>Hello,
>On Tue, Sep 21, 2010 at 12:01 AM, Jose Antonio Garcia Peiro
><jgpeiro at gmail.com> wrote:
>> I think that the problem is at internal representation or at internal order. When
>> I debug the code, same expression prints differ.
>> ex test = pow(log(x),2)/x;
>> cout << test;
>> // sometimes x^(-1)*log(x)^2
>> // other sometimes log(x)^2*x^(-1)
>Works as designed. This behavior is documented in the manual
>(section 5.7.2, titled as 'Expanding and collecting'): "Again,
>since the canonical form in GiNaC is not easy to guess you
>should be prepared to see different orderings of terms in such
>sums!". Also it has been explained on this mailing list several
>(quite a number, actually) times, see e.g.
> http://www.cebix.net/pipermail/ginac-list/2010-April/001598.html
> http://www.ginac.de/pipermail/ginac-list/2008-August/001403.html
>> How I can force GiNaC to unique representation?
>You can't.
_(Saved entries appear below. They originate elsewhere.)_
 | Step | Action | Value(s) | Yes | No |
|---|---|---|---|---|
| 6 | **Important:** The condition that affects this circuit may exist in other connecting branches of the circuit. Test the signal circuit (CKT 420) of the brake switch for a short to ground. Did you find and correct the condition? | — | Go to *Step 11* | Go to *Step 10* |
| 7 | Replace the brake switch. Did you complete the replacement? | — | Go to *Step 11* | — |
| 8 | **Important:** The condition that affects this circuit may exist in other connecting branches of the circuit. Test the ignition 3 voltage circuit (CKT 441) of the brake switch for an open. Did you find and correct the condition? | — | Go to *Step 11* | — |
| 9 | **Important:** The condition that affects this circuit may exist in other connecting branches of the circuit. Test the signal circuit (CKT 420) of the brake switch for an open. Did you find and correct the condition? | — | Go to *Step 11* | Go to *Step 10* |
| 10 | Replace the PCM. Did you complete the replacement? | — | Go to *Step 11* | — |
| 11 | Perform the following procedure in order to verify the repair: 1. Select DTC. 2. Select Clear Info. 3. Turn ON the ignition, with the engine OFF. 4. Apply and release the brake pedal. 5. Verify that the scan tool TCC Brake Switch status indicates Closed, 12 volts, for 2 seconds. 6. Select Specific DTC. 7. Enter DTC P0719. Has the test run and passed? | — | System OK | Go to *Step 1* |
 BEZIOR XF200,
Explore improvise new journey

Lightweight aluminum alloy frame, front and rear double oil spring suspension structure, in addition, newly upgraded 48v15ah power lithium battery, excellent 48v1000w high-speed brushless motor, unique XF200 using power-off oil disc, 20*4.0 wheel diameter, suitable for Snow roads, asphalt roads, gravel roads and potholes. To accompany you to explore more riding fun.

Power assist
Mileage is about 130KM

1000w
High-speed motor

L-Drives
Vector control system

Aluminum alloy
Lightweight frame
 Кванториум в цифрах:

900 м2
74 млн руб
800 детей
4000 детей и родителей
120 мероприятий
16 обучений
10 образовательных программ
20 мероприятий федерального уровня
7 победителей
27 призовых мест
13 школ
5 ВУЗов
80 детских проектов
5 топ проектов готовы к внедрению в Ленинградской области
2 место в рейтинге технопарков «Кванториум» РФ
And there's no need to do so. Instead fix the (buggy)
>code which makes assuptions about term ordering.
>> I am try to test expressions with "match", but it not works
>> always with the same expression.
>Could you please post the actual expression and the pattern,
>so I can make a (more) specific suggestion?
>Best regards,
> Alexei
>You can't. And there's no need to do so. Instead fix the (buggy)
>code which makes assuptions about term ordering.
mmm, I write about 50 lines with these assumptions, and i think that is
not easy to correct....:-(
>Could you please post the actual expression and the pattern,
>so I can make a (more) specific suggestion?
The code try to find the integral of a function. The code include all basic integration rules, for the function log(x)^2*x^(-1) apply these rule.
ex f = pow(log(x),2)/x; // case a: f = x^(-1)*log(x)^2, case b: log(x)^2*x^(-1)
ex w0, w1, w2;
exmap m;
if( f.match( pow(wild(0),wild(1))*wild(2), m ) || f.match( pow(wild(0),wild(1)), m ) ){
// int( f^c*f', x) = f^(c+1)/(c+1) or ln(f) if c == -1
w2 = 1;
for( exmap::const_iterator i=m.begin(); i!=m.end(); ++i){
if (i->first.is_equal(wild(0)) ) w0 = i->second; // f
else if (i->first.is_equal(wild(1)) ) w1 = i->second; // c
else if (i->first.is_equal(wild(2)) ) w2 = i->second; // f'
}
if( has(w0,x) && !has(w1,x) ){ // f depends on x and c is constant
ex dw0 = w0.diff(x,1);
if( !dw0.is_equal(0) ){ // prevents division by 0
if( !has(w2/dw0,x) ){
if( w1.is_equal(-1) ){ //check if c == -1
return log( w0 ) * (w2/dw0);
}else{
return pow( w0, w1+1 )/(w1+1) * (w2/dw0);
}
}
}
}
}
In case a: f = x, c = -1, and f' = log(x)^2, the code cannot compute the integral because f'/df = w2/dw0 = (log(x)^2)/(-x^-2) has the term 'x' and it cannot move out of integral.
In case b: f = log(x), c = 2, f' = x^(-1), the code can compute integral because f'/df = w2/dw0 = x^(-1)/x^(-1) do not have the term 'x' and it can move out of integral.
The code fails because I assume that the product w2 dont have powers.